Text under study -

CHAPTER II

EXIT GENERAL GATACRE

Bethany: April 13.

If you go to sleep when the train leaves East London, you should wake, all being well, to find yourself at Queenstown.

Queenstown lies just beyond the high water-mark of war. The tide had flowed strong after Stormburg, and it looked as if Queenstown would be engulfed, at any rate for a time. But Fortune and General Gatacre protected it. Sterkstroom entrenched itself, and prepared for daily attacks. Molteno was actually shelled. Queenstown suffered none of the horrors of war except martial law, which it bore patiently rather than cheerfully.

Nothing in the town impresses the traveller, but at the dining-room of the railway station there is a very little boy, about twelve years old, who, unaided, manages to serve, with extraordinary dispatch and a grand air, a whole score of passengers during the brief interval allowed for refreshments.

Five months earlier I had passed along this line, hoping to get into Ladysmith before the door was shut, and had been struck by this busy child, who seemed a product of America rather than of Africa. Much had happened in the meantime, not so far from where he lived. But here he was still--the war had not interfered with him, Queenstown was beyond the limit.

Excerpted records -
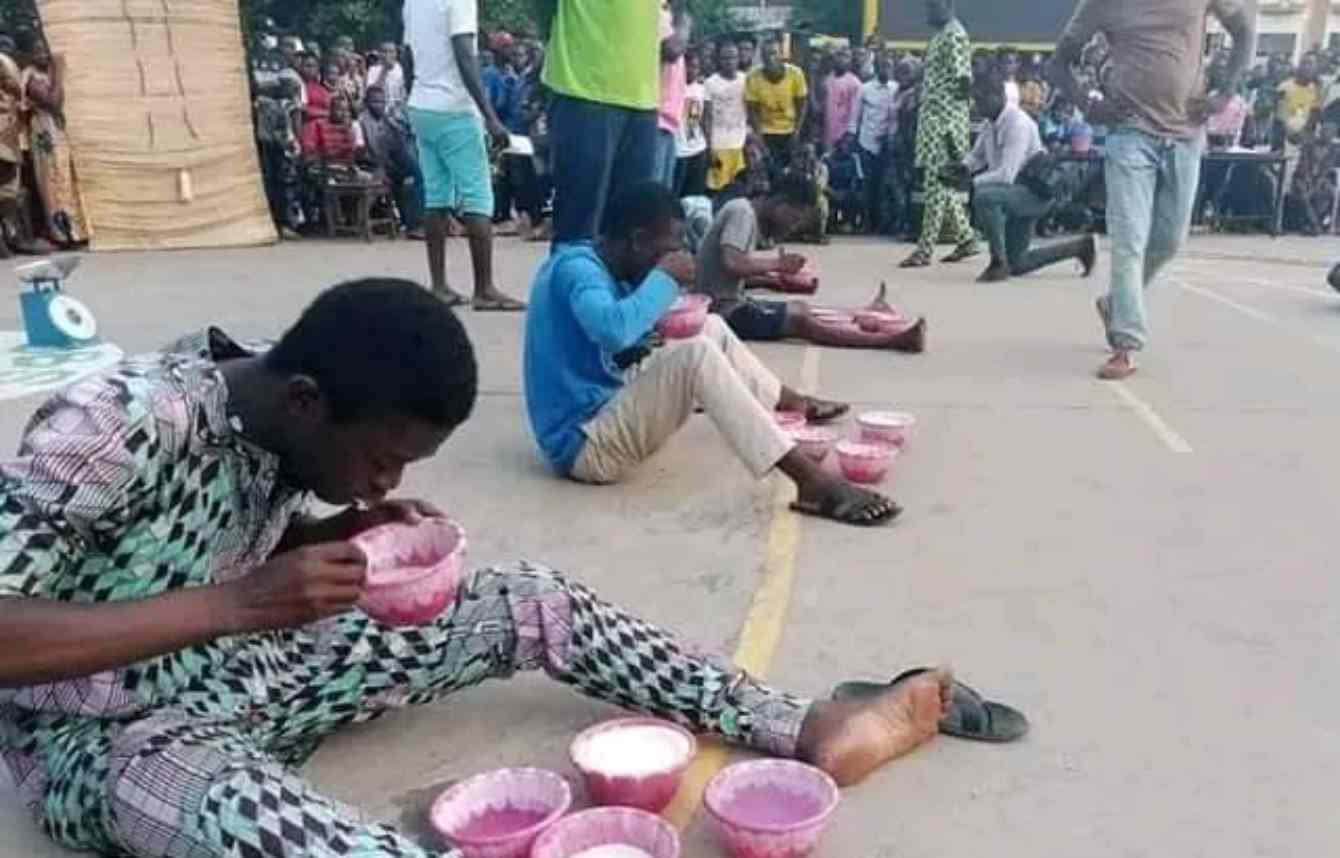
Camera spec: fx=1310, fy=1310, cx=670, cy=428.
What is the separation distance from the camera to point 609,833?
85.9 inches

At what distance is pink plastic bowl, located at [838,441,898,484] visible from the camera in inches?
166

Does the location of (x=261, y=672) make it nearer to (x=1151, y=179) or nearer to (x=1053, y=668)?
(x=1053, y=668)

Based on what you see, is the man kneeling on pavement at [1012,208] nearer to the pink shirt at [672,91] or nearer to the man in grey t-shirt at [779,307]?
the pink shirt at [672,91]

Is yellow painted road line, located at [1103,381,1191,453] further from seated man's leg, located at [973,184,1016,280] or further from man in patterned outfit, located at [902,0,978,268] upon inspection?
man in patterned outfit, located at [902,0,978,268]

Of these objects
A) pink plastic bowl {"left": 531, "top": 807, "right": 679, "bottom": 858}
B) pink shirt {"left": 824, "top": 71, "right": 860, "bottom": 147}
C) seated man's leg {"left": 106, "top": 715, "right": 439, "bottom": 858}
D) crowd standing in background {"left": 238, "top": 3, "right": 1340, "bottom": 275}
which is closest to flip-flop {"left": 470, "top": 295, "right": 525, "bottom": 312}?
crowd standing in background {"left": 238, "top": 3, "right": 1340, "bottom": 275}

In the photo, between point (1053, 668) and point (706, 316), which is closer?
point (1053, 668)

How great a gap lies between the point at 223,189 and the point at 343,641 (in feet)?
29.9

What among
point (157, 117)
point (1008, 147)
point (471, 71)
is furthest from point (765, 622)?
point (157, 117)

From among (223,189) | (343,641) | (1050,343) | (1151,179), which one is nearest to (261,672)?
(343,641)

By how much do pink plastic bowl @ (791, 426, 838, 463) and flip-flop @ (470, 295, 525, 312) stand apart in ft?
8.41

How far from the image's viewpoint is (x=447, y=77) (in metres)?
6.62

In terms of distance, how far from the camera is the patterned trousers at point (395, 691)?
6.21ft

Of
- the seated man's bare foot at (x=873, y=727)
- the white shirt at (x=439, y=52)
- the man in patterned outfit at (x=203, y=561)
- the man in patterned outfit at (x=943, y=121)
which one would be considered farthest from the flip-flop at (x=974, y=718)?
the man in patterned outfit at (x=943, y=121)

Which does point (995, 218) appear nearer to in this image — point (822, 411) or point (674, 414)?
point (822, 411)
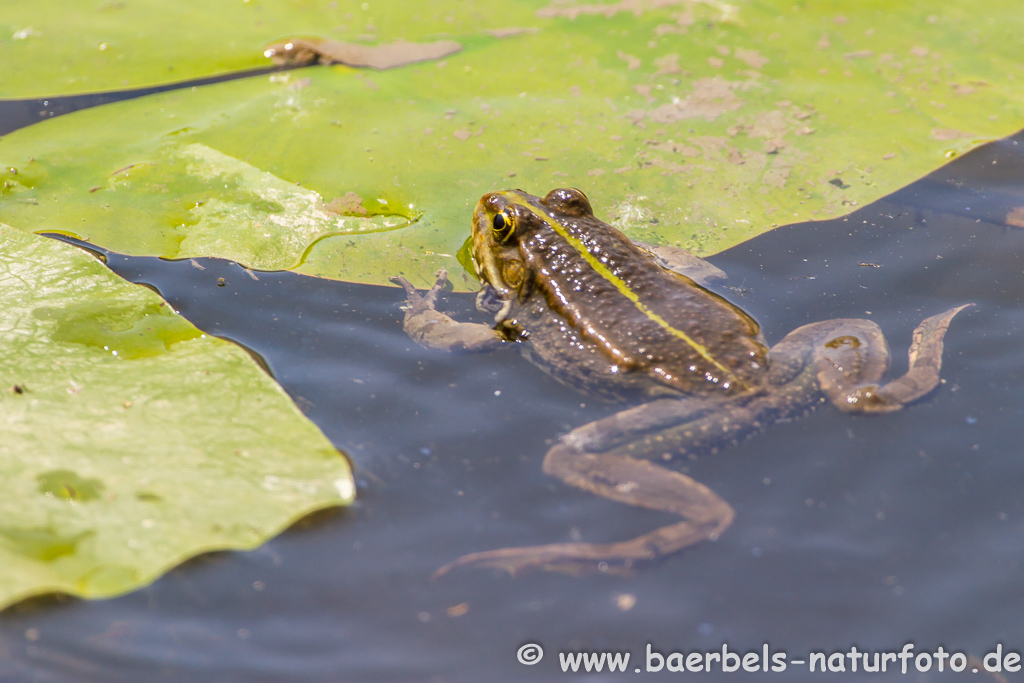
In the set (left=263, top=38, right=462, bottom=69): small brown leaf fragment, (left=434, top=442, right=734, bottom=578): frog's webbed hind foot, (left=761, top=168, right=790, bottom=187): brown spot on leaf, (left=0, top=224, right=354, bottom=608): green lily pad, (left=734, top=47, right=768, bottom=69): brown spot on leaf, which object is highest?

Brief 1 -
Answer these about the Queenstown chapter above the listing:
(a) Which place was actually shelled?
(b) About how old is the boy at the railway station dining-room?
(c) How many months earlier had the narrator passed along this line?
Brief 2 -
Please carry on the Queenstown chapter past its last sentence with a paragraph or two in the same voice.

Exercise output 1 -
(a) Molteno
(b) About twelve years old
(c) Five months

Exercise output 2 -
At Sterkstroom a line of empty trenches, the Red Cross flag over a hospital, and an extension to the cemetery enclosure filled with brown mounds which the grass had not yet had time to cover, showed that we had crossed the line between peace and war. Passing through Molteno, the last resting-place of the heroic de Montmorency, the train reached Stormburg. Scarcely any traces of the Boer occupation were to be seen; the marks of their encampments behind the ridge where they had laagered--a litter of meat tins, straw, paper, and the like, the grave of Commandant Swanepoole and several nameless heaps, a large stone (in the station-master's possession) with the words engraved on it: 'In memory of the Transvaal commando, Stormburg, December 1899,' and that was all. The floods had abated and receded. This was the only jetsam that remained.

At Stormburg I changed my mind, or, rather--for it comes to the same thing and sounds better--I made it up.

I heard that no immediate advance from Bloemfontein was likely or even possible for a fortnight. Therefore, I said, I will go to Capetown, and shelter for a week at 'The Helot's Rest.' After all, what is the use of a roving commission if one cannot rove at random or caprice?